• **PROBLEM DESCRIPTION**:
Every line from the line containing "Among [73,34], [68,43], [78,81], which" through the final line of the data is to be printed exactly; no other line is to appear.
* * * *
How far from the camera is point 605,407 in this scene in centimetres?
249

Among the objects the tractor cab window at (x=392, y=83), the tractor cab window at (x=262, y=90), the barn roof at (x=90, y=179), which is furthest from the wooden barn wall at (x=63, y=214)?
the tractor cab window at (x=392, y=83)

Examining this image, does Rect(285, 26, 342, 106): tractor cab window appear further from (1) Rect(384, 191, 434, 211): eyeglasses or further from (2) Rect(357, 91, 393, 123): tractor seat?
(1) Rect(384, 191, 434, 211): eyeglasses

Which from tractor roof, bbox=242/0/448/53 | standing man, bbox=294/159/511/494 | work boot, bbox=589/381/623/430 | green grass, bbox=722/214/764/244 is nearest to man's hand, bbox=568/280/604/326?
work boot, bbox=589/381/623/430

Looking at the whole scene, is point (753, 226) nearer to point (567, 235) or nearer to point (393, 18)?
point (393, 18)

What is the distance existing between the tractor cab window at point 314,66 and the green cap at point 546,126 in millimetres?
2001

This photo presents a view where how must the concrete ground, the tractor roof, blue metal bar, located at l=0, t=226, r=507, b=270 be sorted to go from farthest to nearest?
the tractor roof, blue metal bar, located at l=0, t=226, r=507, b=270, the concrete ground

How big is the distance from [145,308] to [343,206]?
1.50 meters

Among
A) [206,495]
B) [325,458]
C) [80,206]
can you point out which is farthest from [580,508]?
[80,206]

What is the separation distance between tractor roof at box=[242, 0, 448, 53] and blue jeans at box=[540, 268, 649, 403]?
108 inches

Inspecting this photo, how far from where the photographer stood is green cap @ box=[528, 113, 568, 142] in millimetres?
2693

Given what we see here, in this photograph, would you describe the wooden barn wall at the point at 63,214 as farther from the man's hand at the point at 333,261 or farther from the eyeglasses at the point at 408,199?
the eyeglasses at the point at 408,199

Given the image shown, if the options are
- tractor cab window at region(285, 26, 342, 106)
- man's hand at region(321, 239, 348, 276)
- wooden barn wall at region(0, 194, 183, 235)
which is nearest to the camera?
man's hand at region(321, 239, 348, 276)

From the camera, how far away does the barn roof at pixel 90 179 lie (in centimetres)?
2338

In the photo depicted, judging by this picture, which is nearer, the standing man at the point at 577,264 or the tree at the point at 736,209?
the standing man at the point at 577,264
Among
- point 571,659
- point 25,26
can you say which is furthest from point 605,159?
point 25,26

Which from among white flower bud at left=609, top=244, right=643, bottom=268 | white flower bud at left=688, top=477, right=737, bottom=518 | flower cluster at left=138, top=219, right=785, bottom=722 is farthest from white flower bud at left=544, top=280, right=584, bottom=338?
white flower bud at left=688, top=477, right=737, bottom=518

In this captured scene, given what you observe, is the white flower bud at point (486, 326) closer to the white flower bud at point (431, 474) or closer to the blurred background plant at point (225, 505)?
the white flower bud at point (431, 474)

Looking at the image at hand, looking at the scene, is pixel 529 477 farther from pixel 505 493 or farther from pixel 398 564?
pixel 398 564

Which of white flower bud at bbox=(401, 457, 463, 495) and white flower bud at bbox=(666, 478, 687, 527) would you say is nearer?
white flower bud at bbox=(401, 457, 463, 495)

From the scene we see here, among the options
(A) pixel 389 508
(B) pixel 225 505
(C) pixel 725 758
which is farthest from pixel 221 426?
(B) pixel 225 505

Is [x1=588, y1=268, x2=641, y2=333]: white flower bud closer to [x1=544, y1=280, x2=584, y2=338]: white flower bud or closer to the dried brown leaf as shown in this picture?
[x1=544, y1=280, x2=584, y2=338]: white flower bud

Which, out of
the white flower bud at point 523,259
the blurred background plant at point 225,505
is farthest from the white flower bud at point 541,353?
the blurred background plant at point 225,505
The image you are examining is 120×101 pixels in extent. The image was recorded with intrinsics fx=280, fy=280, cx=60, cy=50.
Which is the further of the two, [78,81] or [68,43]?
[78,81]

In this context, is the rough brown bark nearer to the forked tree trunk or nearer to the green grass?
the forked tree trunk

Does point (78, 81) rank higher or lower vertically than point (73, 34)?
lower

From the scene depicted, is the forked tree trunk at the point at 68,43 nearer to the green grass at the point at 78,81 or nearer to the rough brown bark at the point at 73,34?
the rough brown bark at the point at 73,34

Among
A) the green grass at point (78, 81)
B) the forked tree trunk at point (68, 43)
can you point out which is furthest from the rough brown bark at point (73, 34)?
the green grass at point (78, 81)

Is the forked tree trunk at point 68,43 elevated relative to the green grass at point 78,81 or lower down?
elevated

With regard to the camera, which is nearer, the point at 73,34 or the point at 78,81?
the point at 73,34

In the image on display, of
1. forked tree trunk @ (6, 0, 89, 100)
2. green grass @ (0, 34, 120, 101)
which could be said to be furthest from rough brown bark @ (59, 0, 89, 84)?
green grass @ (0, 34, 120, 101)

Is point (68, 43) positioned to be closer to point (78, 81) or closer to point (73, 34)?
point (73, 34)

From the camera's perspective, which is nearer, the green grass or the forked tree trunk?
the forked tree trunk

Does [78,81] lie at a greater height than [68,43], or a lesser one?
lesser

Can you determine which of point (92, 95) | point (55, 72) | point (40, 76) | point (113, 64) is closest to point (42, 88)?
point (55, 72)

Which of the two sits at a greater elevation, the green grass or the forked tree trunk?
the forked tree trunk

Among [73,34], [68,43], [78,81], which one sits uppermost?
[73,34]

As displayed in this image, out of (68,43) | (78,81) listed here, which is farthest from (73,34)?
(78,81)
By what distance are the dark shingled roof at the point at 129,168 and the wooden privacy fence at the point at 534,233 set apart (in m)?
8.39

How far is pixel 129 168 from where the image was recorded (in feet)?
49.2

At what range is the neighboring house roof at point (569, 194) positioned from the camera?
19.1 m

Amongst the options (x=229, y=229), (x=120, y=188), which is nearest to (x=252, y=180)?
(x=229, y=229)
* * * *
• **TASK SOLUTION**:
Among [73,34], [68,43], [78,81], which one sits uppermost?
[73,34]

As displayed in this image, out of (68,43) | (78,81) listed here, which is farthest from (73,34)?
(78,81)
By what distance are the dark shingled roof at the point at 129,168 and the wooden privacy fence at the point at 534,233 set apart (in m)?
8.39

How far is pixel 129 168 from where the image was recorded (in feet)?
49.2

At what range is the neighboring house roof at point (569, 194) positioned from the camera?
19.1 m

Amongst the options (x=229, y=229), (x=120, y=188), which is nearest to (x=252, y=180)?
(x=229, y=229)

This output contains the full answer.